**EXCERPT PROVIDED**
********************

Introduction
With a colorful history of European settlement and rugged industrialization, Sydney’s Blackwattle Bay has been home to its bustling fish market for the last 60 years. This, at times, raw Sydney institution has been a cultural hub, commercial precinct and thriving tourist attraction, all rolled into one.
Now, a new, state-of-the-art Sydney Fish Market has emerged in Blackwattle Bay as a progressive, innovative architectural vision featuring an eye-catching wave-shaped, scale encrusted roof. This new facility has ambitious sustainability targets – not the least of which is to reduce the volume of fresh water required on site.
aquacell and Sydney Fish Market
Australia’s ‘Home of Seafood’ has always required enormous water supplies for daily operations like ‘washdowns’.
Yet despite expanding more than twofold in size, the new facility aims to reduce potable water use by at least 45%.
Aquacell has been charged with the considerable task of achieving this imposing target by treating the massive market day ‘ice melt’ together with rainwater collected off the roof, tradewaste water, such that it is then able to be reused on site.
the aquacell solution
Aquacell’s design and engineering team faced the challenge of a fundamentally different kind of wastewater. The solution incorporates a unique heat exchange unit to assist in treating the wastewater biologically, an innovative approach to navigate the low temperatures of the wastewater.

********************

**REQUIRED ACTIONS**
1) List the kinds of water that, according to the Sydney Fish Market passage, Aquacell treats so they can be reused on site.
2) According to the Sydney Fish Market passage, why does the Aquacell solution include a heat exchange unit?
The listing that follows is drawn from a separate source.

**DATA BLOCK**

********************

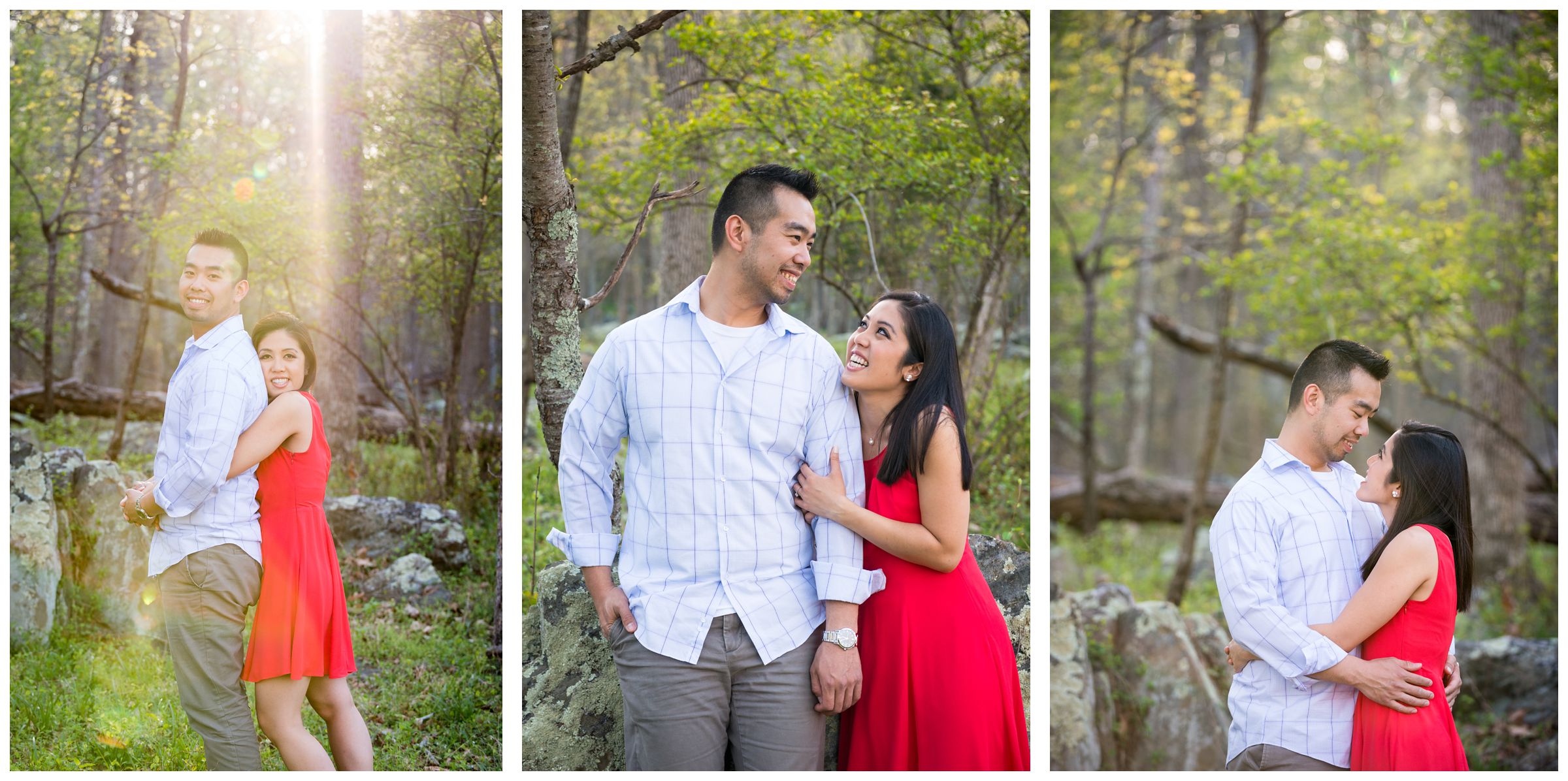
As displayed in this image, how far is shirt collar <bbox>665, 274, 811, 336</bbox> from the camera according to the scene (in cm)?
227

********************

**ANSWERS FOR THE TASKS**
1)
- Market day "ice melt"
- Rainwater collected off the roof
- Tradewaste water

2) The wastewater has low temperatures. The heat exchange unit helps it be treated biologically despite this.